Texte cité:
------------------------

Un grain de Voltaire manque depuis longtemps à nos poëtes lyriques, quelque chose comme le sentiment du rire ou du sourire. À deux pas du toast humanitaire où l’on pourrait craindre que le sentiment individuel ne se noyât, on rencontre une pièce qui a pour titre : À une jeune fille qui me demandait de mes cheveux. Ce singulier sujet, qui ne choquera peut-être que médiocrement, me suggère une réflexion qui doit s’appliquer bien moins à l’auteur qu’à tous les poëtes de ce temps-ci.

------------------------

Extrait de source:

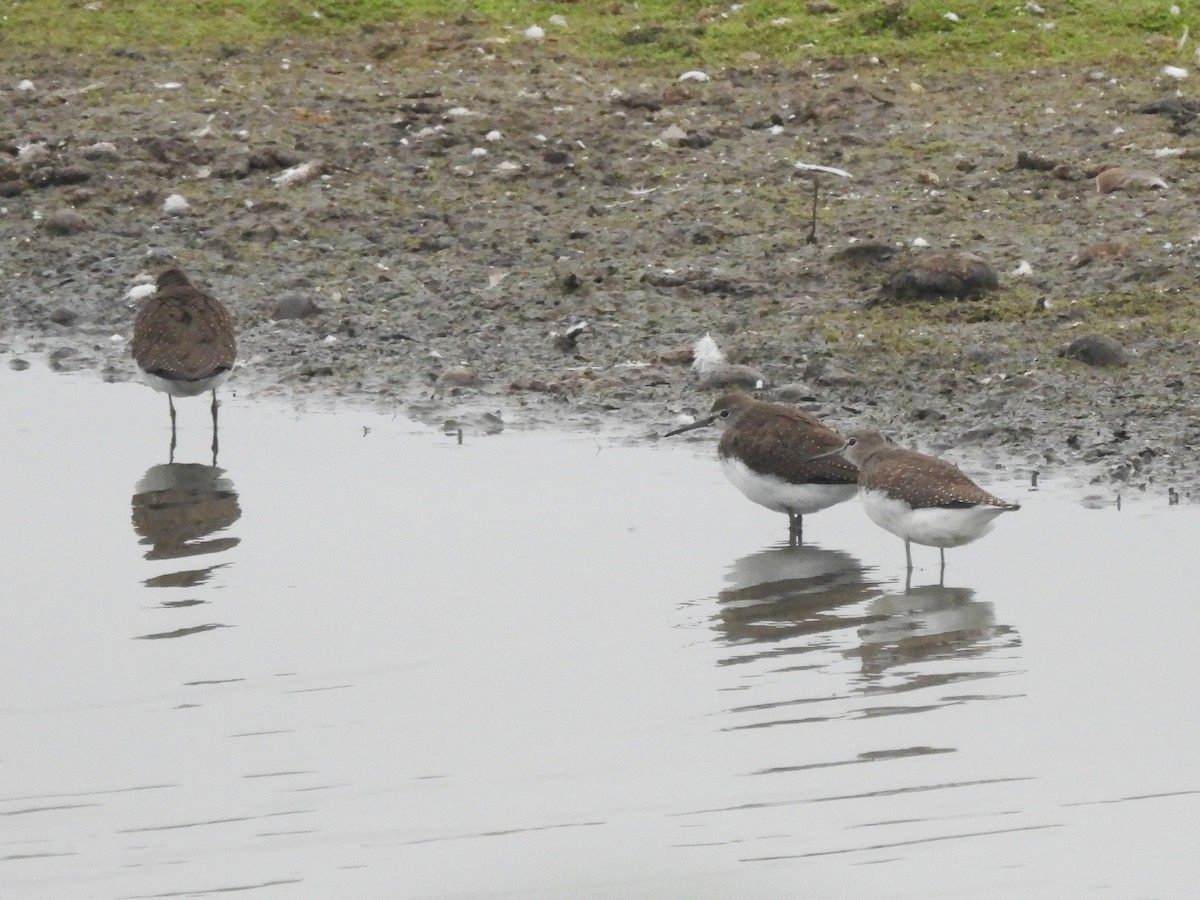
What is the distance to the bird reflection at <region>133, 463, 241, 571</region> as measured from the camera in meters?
8.36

------------------------

Consigne:
Relevez dans le texte cité chaque article indéfini (« un » ou « une ») et donnez le nom commun auquel il se rapporte.

Corrigé:
- Un → grain (« Un grain de Voltaire »)
- une → pièce (« une pièce qui a pour titre »)
- une → fille (« une jeune fille »)
- une → réflexion (« une réflexion »)